As technology and business advance, growing ever closer together, customers and suppliers are gaining an unprecedented access to foreign markets they were never able to reach before. Companies are finding themselves competing, and managing activities on an increasingly global scale, facing unexpected challenges and wholesale disruptions that just weren’t a concern a decade or two ago.
The supply chain in particular is an oft underappreciated function that is particularly exposed to economic upheaval, changing customer demand and other risk factors both internally and externally. Considering the importance of a smoothly functioning supply chain to a company’s continued operation, it is becoming more and more important for managers to be able to identify, quantify and mitigate the many risks they face. Indeed, a recently concluded Chartered Institute of Procurement and Supply (CIPS) study shows that global supply chain risk is currently at its highest point since 2013, with economic and environmental instability apparent in regions across the globe.
Here are some of the main key factors affecting the global supply chain currently.
These vulnerabilities reflect a diverse set of global challenges facing companies. The effects of economic slowdown and political upheaval are particularly impactful on the supply chain. As currency fluctuations, instability in demand and prices, changing labor costs and inflationary pressures make it impossible for firms to accurately plan their investment in foreign markets.

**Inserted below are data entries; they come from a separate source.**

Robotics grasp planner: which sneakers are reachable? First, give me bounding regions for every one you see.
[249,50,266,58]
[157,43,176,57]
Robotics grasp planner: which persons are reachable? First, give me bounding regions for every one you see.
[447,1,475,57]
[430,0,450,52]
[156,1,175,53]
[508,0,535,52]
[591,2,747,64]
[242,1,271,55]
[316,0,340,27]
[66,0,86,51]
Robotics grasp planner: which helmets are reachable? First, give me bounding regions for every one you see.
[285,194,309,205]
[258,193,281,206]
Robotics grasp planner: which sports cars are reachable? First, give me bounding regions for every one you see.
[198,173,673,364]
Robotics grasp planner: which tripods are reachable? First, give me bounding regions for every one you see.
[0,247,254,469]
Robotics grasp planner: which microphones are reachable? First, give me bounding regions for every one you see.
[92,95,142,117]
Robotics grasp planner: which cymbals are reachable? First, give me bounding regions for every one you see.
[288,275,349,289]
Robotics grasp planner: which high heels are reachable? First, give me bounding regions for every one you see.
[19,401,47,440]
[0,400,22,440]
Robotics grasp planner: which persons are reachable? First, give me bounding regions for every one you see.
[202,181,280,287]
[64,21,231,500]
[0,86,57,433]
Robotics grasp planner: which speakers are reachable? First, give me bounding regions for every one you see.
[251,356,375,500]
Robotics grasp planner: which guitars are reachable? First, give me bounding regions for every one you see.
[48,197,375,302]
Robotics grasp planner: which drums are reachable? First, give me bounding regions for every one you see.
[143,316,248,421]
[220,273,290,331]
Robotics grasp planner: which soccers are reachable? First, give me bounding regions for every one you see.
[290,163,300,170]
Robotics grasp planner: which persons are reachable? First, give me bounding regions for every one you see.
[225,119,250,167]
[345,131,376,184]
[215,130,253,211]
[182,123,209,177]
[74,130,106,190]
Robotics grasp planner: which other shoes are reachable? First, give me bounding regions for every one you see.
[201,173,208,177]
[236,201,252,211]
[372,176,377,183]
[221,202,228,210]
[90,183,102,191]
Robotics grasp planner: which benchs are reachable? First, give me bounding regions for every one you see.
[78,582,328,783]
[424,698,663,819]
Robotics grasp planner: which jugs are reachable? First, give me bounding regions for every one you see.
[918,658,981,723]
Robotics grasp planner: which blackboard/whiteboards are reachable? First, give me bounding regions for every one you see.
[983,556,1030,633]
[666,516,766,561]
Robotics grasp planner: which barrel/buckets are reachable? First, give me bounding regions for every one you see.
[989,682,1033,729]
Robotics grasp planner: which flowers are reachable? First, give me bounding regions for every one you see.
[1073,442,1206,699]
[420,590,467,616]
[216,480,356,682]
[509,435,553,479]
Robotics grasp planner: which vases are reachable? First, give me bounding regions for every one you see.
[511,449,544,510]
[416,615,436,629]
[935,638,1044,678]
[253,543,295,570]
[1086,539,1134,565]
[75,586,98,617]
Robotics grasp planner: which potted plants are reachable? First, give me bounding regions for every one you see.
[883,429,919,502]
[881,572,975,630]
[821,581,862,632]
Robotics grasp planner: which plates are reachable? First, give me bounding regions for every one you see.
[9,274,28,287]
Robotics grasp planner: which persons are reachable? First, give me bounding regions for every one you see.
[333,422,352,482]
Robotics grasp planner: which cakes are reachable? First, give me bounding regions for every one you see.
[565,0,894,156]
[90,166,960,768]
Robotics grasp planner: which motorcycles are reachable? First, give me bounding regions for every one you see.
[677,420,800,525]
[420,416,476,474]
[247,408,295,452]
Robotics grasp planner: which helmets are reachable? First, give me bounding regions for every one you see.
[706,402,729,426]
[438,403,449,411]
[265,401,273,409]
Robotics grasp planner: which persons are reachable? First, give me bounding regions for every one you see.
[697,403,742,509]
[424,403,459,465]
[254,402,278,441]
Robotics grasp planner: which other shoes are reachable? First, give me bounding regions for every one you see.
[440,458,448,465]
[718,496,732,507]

For many companies, this means they must instead opt for a shorter and simpler supply chain. If outside procurement is necessary, companies must keep close communications with suppliers to ensure they are flexible enough to monitor, and quickly react to changes in the market.
These risks can be both internal and external. Natural disasters and other extreme weather conditions comprise the bulk of external environmental risks companies will face. Earthquakes, flooding, winter storms and tornadoes can close off airports, docks and roads making delaying the shipment of goods and making it impossible to arrange travel and communication in and out of supplying countries.
Internal risks can arise from improper health and safety and goods management procedures. These can cause fires, spills, chemical leaks and other environmental hazards that result in the shutdown of storage or shipping facilities.
While weather conditions may be impossible to account for, reaction times and recovery plans can be developed that establish a list of guidelines and expectations for your supplier in the case of these sorts of disruptions. It is important that good communication systems are in place, and that contracts make reference to possible delays due to environmental factors
Terrorism, government policy changes, systematic corruption and energy crises. These are just some of the geopolitical issues facing firms that operate in the international marketplace. If a country pulls out of a mutually beneficial trade deal or starts to pursue protectionist policies it can severely affect the terms of your international dealings. While the possibility of expensive shipments being commandeered, or a delivery channel being closed due to security threats is also a very real possibility.
It is important that companies are aware of the political trends in the country they are receiving supply from. Technology can be used to develop an overall picture of possible risks, while certain insurance policies will cover companies against the threat of embargoes or cancelled licenses. It may be necessary to establish an on-ground presence through an IOR or EOR to ensure the delivery of goods at agreed prices.
Trusting a vital part of your business operations to an outside party means you are vulnerable to issues such as inaccurate or delayed shipment, erratic communications, unresponsive and inflexible operations and even the threat of a supplier going out of business. It is important for firms to conduct due diligence and screening before selecting suppliers and to carry out periodic assessments to ensure there are no changes in compliance or delivery of goods. It is important that companies work with suppliers to establish an awareness of areas of potential risk, so that both firms can take steps to mitigate them.